Dental therapy and hygiene and dental students continue to share learning including life science sessions, plenaries and workshops but start to develop their own sense of professional identify as the course begins to focus on the precise skills of the dental therapy and hygiene profession.
In year three students have their own dedicated teaching sessions and come together with the dental students for clinical activities and team working.

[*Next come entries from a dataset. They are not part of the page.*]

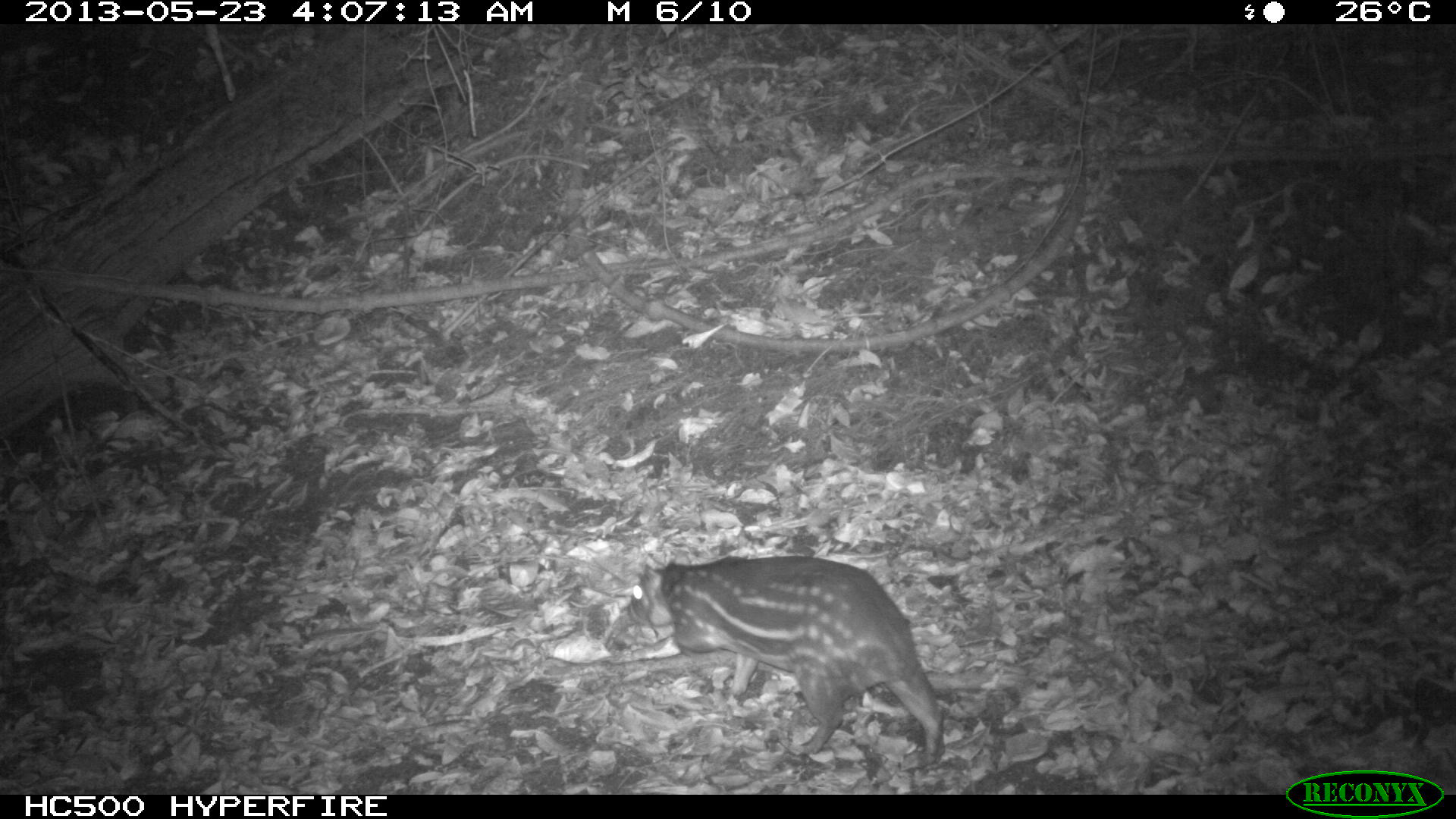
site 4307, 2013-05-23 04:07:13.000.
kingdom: Animalia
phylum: Chordata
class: Mammalia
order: Rodentia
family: Cuniculidae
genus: Cuniculus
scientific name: Cuniculus paca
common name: lowland paca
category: agouti paca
Agouti paca (lowland paca) (Cuniculus paca), count 1.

Both the final years work together and sit their final exams together. They will have a joint graduation ceremony, sharing the highs and lows of both courses. The curriculum team believe that this sets them up for team working and networking with other members of the team as these links have already been established at an early stage.
The curriculum team’s vision which includes Dr Louise Belfield, IDS module lead and Professor Gill Jones, Director of Undergraduate Studies who have both played a huge part in the design and development of the course is one of learning together, problem solving together working together towards the same goal and end result, producing high quality patient care and excellence within the team This vision starts from day one and continues all the way through the course with an emphasis on how a dental team would run out in general practice.
One student once quoted:
“We all (BDS Dental Surgery and BSc (Hons) Dental Therapy and Hygiene students) felt overwhelmed at the start of the course but we all soon realised that we were in it together.”

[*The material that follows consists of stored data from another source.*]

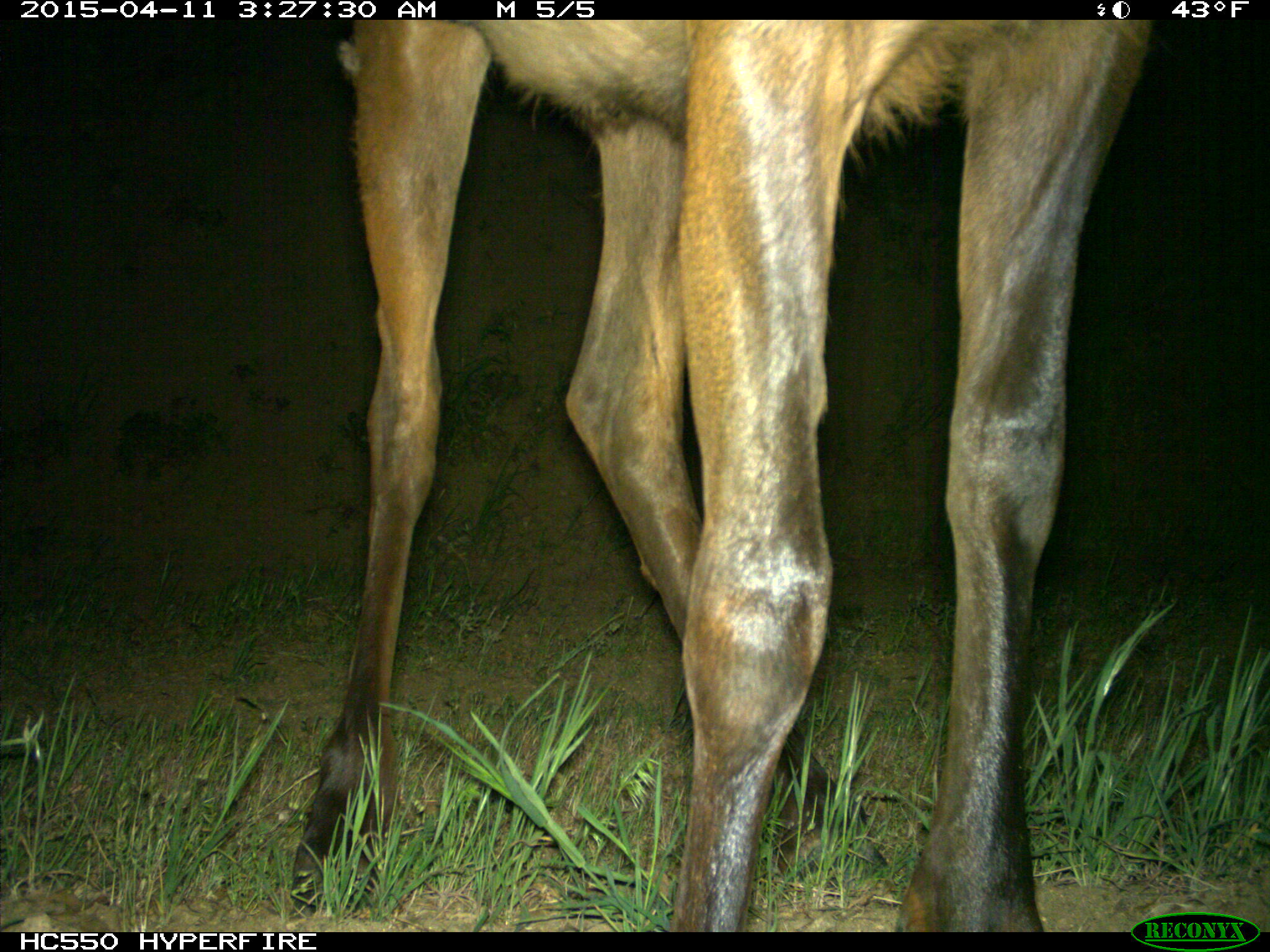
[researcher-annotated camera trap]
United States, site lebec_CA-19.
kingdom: Animalia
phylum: Chordata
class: Mammalia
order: Artiodactyla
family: Cervidae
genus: Cervus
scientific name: Cervus canadensis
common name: elk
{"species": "Cervus canadensis (elk)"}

Victoria Beer is in her final year as a BSc (Hons) Dental Therapy and Hygiene student at Plymouth University. Here, she shares her thoughts and experiences as a pioneer on this innovative course.
What do you think have been the benefits of integrating your course with the Bachelor of Dental Surgery course in the first year?

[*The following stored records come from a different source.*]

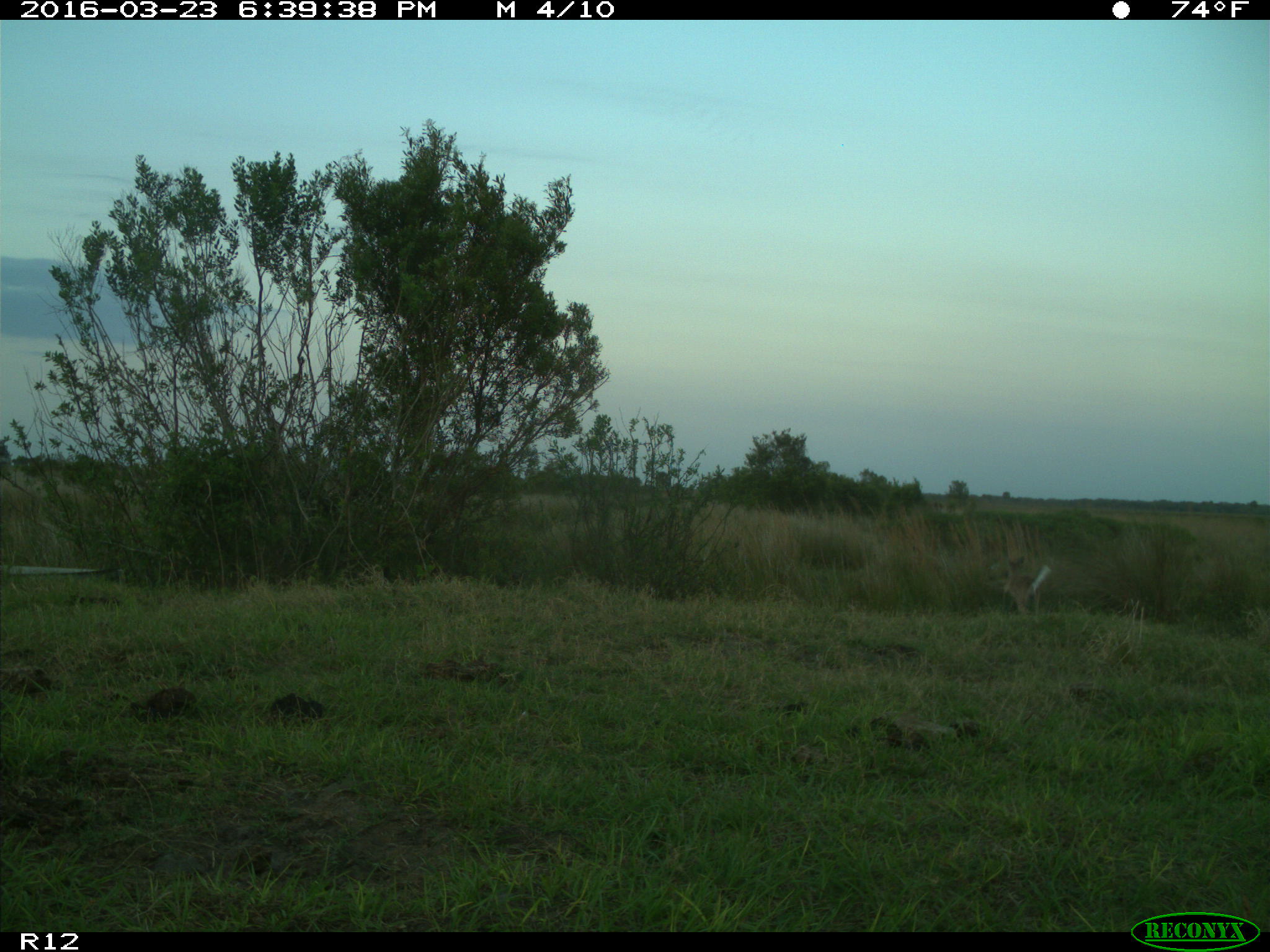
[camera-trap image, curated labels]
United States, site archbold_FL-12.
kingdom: Animalia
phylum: Chordata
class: Mammalia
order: Artiodactyla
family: Cervidae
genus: Odocoileus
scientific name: Odocoileus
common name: deer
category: unidentified deer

By being fully integrated with the dental students it was almost as if we could prove to them and to ourselves what we’re capable of! It really breaks down the idea of a hierarchy in that we all have the same foundation from day one. It reinforces that we are all part of the same dental team right from the start of our careers.
Do you think working alongside dental students in practice is a worthwhile approach?
It is definitely worthwhile as I feel by working closely with the dental students it prepares us as fully as possible for the way in which modern dental practice is moving – where the different roles of therapists/hygienists and dentists complement each other and work efficiently alongside one another.
How have the first two years of your course been? What have been the most valuable aspect and how well do you think it is preparing you for your future career?
The first two years have been intense and have flown by so quickly. I have definitely pushed myself out of my comfort zone. For example, public speaking during presentations is something I never thought I could do, but the feeling you get once you’ve accomplished a new experience is definitely a high point. There have been days when I’ve thought “I’m never going to be able to understand this”, but you just keep going and all of a sudden it clicks and in turn makes sense of something else – the ‘spiral learning’ technique really works!
What has been the best aspect for you?
Even though dental nursing gave me a good background to start from, there’s just so much to learn. What stands out for me now (and it’s probably best to understand this early on) is that this is all in preparation for a career where you will never stop learning – there’s always more to know and that’s what I love about it.
What advice would you give to someone considering applying to study for the BSc (Hons) Dental Therapy and Hygiene at Plymouth University?
This is an intense yet fulfilling course and my advice would be to apply if you really want to get this qualification – sometimes when the deadlines and assessments are piling up it’s the only thing that will get you through. But don’t let that put you off – it’s a superb grounding for a career in dental therapy and hygiene. And my other piece of advice? Start revising human anatomy the second you finish reading this!